The industry is not fed by tourists alone. Visiting brothels is an acceptable practice in a country where women are expected to be virgins when they get married. Sex with young girls is regarded as a perk of power and privilege; those girls, of course, will never get married. "A virgin is very stimulating, you know?" explains Brasil, an agriculture student in the southern town of Kampot. "But after a girl loses her virginity, she's finished, no one will love her. A boy, on the other hand, is always 100 per cent golden."

This is the muddled morality that Western paedophiles are exploiting with glee. Svay Pak, once just an anonymous village, is now extolled in the darker recesses of the internet. Websites set up by regulars give directions, as well as offering stomach-churning reviews of children in the various brothels. Svay Pak's pimps even deliver to central hotels. One Italian man had 11 girls dropped off at his room in three batches.

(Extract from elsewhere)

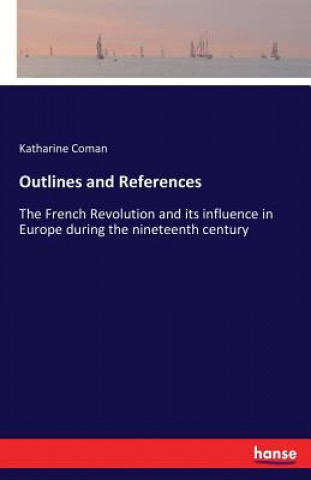 Kniha Outlines and References Katharine Coman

Cambodia is a relatively new travel destination, only deemed safe since Pol Pot died in 1998, prompting the remaining Khmer Rouge guerrillas to lay down their arms. The tourism industry has grown rapidly since then, with 400,000 people – including 18,000 Britons – visiting last year. The child sex trade, once tiny, is now booming. The Tourism Ministry estimates that one-quarter of visitors are sex tourists. "More and more foreigners are coming for this reason," says Somaly Mam, adding bitterly: "Cute temples, cute children."

Ecpat, an international network that campaigns against child prostitution, says that Cambodia's sex tourists are seasoned travellers. "They've been to Thailand, they've been to the Philippines and they're looking for new frontiers," says Bernadette McMenamin, the director of Ecpat's Australian branch. "These are men who see children as a commodity. To them, they're fresh meat."

Mary Robinson, the former United Nations High Commissioner for Human Rights, criticised the exploitation of children when she went to Cambodia last year. Lord Puttnam, who produced the 1984 film about the civil war, The Killing Fields, also highlighted the problem while visiting the country this month in his new role as the president of Unicef UK. Western aid workers, however, say there is no political will to crack down. "It's clear that the Cambodian government doesn't care about its own citizens," says Legros.

The onus is on Western countries to prosecute perpetrators for sex offences committed abroad. However, only one Briton, 53-year-old Mark Towner, has been convicted since the relevant legislation was passed in 1997. In June 2001, Towner was jailed for eight years by Maidstone Crown Court for abusing children in Cambodia. McMenamin calls Britain's record "pathetic". No doubt Chantala, Avy and thousands of other girls, if they knew the situation, would agree.